● Source extract:
Advisory locks are a very blunt instrument and it's a significant risk
that two different locking systems are stepping on each other's toes.
I do not recommend using them (especially non-xact variant) unless you
have total control over all the code potentially throwing locks and
have a good understanding of interactions with connection poolers
between locking code and the database.

merlin

Re: [GENERAL] Advisory lock deadlock issue

From

David Rosenstrauch

Date:

07 June 2017, 18:11:53


On 06/07/2017 10:32 AM, Merlin Moncure wrote:
> On Wed, Jun 7, 2017 at 9:16 AM, David Rosenstrauch <darose@darose.net> wrote:
>> * How could it be possible that there are 2 PG processes trying to acquire
>> the same lock?  Spark's partitioning should ensure that all updates to the
>> same user record get routed to the same process, so this situation shouldn't
>> even be possible.
>
> That's really a question for the Spark team.  Obviously they are --
> advisory locks lay on top of the basic locking mechanics and are very
> well tested and proven.   What I can tell you is that in the core
> functions provided by postgres there are no advisory locks thrown --
> you own the locking space (that is, code under your control).

>> * How/why am I winding up acquiring advisory locks in the first place? I'm
>> never requesting them.  I looked at the PG JDBC driver code a bit, thinking
>> that it might automatically be creating them for some reason, but that
>> doesn't seem to be the case.  Maybe the PG database itself is? (E.g., Does
>> the PG automatically use advisory locks with UPSERTs?)
>
> Some code under your control is. This could be an external module,
> application code, or an sproc.

>> And, last but not least:
>>
>> * How do I resolve this "waits for ExclusiveLock on advisory lock" issue?
>> There's precious little info available regarding exactly what that error
>> message is and how to solve.
>
> Barring some reponse from Spark team, here is how I would narrow the
> problem down:

> merlin


Thanks much for the suggestions.  I'll look into them..

As far as the source of the advisory locks, I don't think they're coming
from Spark as I'm not using any Spark code to access PG.  (Just straight
JDBC.)

I'm actually using an offshoot of PG (CitusDB), so perhaps Citus is
somehow initiating them.  I'll try to pin this down a bit further.

Thanks,

DR

Re: [GENERAL] Advisory lock deadlock issue

From

Adrian Klaver

Date:

07 June 2017, 23:46:56

On 06/07/2017 08:11 AM, David Rosenstrauch wrote:
>
>
> On 06/07/2017 10:32 AM, Merlin Moncure wrote:
>> On Wed, Jun 7, 2017 at 9:16 AM, David Rosenstrauch <darose@darose.net>
>> wrote:
>>> * How could it be possible that there are 2 PG processes trying to
>>> acquire
>>> the same lock?  Spark's partitioning should ensure that all updates
>>> to the
>>> same user record get routed to the same process, so this situation
>>> shouldn't
>>> even be possible.

● Questions to answer:
(1) Retype the portion of the advisory lock thread starting with "Thanks much for" and going on through "a bit further.".
(2) In the advisory lock thread, which offshoot of PG does David Rosenstrauch say he is actually using?

● Data below:
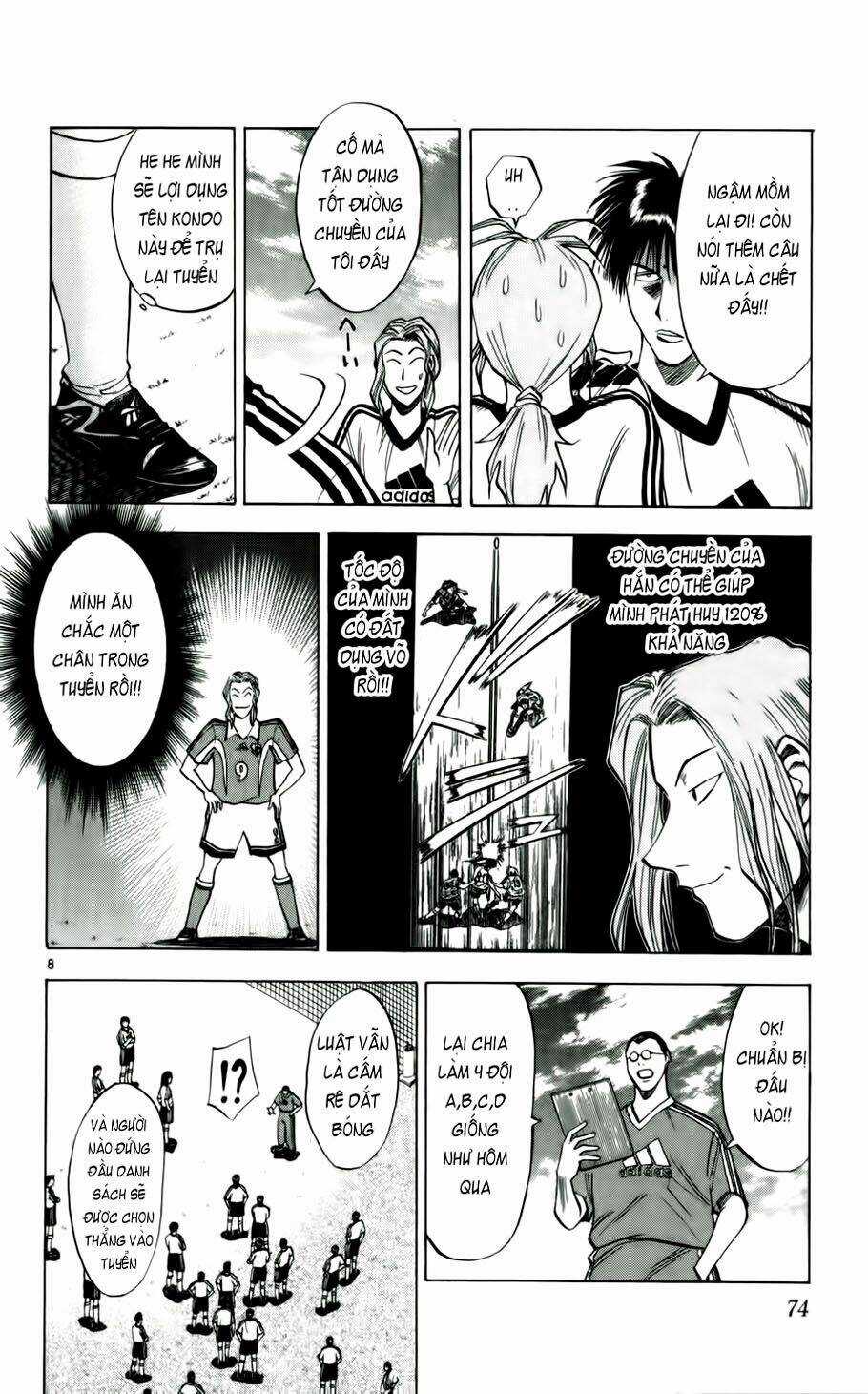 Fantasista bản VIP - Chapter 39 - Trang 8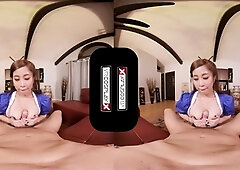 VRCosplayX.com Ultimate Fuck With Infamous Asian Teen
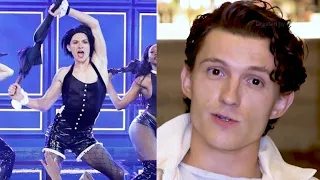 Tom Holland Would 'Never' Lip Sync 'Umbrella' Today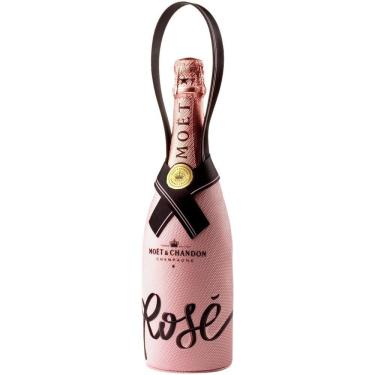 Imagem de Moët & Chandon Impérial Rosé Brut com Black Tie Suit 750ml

● Responses in order:
(1)
Thanks much for the suggestions.  I'll look into them..

As far as the source of the advisory locks, I don't think they're coming
from Spark as I'm not using any Spark code to access PG.  (Just straight
JDBC.)

I'm actually using an offshoot of PG (CitusDB), so perhaps Citus is
somehow initiating them.  I'll try to pin this down a bit further.

(2) CitusDB.